PODER Online – Sua vida pessoal ganhou destaque, especialmente pelo novo visual. Que cuidados tomou em meio à correria da política? 

JH – Quando me envolve, tudo vira notícia. É impressionante. Seu estou gorda, vira notícia. Se eu emagreço, vira notícia. Eu decidi cuidar da minha saúde depois de um piripaque, em que parei na UTI. Perdi meu útero. Meu corpo absorveu toda aquela pressão, os sapos que engoli enquanto trabalhava para este governo maluco. Carreguei muita coisa nas costas em troca da aprovação da reforma da Previdência.

Tem gente que acha que [o novo shape] foi do dia para noite, mas foi um ano de trabalho, de reeducação alimentar. Então, comecei a dividir com as pessoas. Muitas mulheres passaram por coisas semelhantes às que eu passei, gente me achincalhando nas redes por estar acima do peso, e muitas mulheres dividiram comigo a dor de viver isso dentro de casa, com os próprios maridos cobrando porque engordaram alguns quilos. Ao dividir minha experiência, a mulherada formou um clube. Criei um Instagram só para isso, @bemestarcomJoice.

PODER Online: Hoje você tomaria café com a oposição?

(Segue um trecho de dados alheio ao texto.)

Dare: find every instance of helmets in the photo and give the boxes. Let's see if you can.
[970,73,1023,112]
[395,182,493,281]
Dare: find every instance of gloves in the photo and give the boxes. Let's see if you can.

JH – Eu separo muito a questão ideológica da vida pessoal. Há uma confraria de mulheres parlamentares que se reúne na minha casa, e essa confraria é de todos os espectros ideológicos. Tem PCdoB, PT, PP, PSDB. A gente vem aqui pra casa e fala da pauta Brasil, da pauta feminina. Eu brinco que quando chegamos em casa, a gente deixa pra fora duas coisas: o sapato, para não trazer sujeira e coronavírus, e  o partido. Aprendi isso aqui em Brasília, não tinha essa maturidade quando fui eleita, de conseguir separar as coisas.

Gosto de cozinhar, faço um jantar aqui, e elas adoram. Improviso uma massa, rapidinho, faço alguma coisa e ficamos aqui. É algo muito maduro. Tenho orgulho desse bom relacionamento.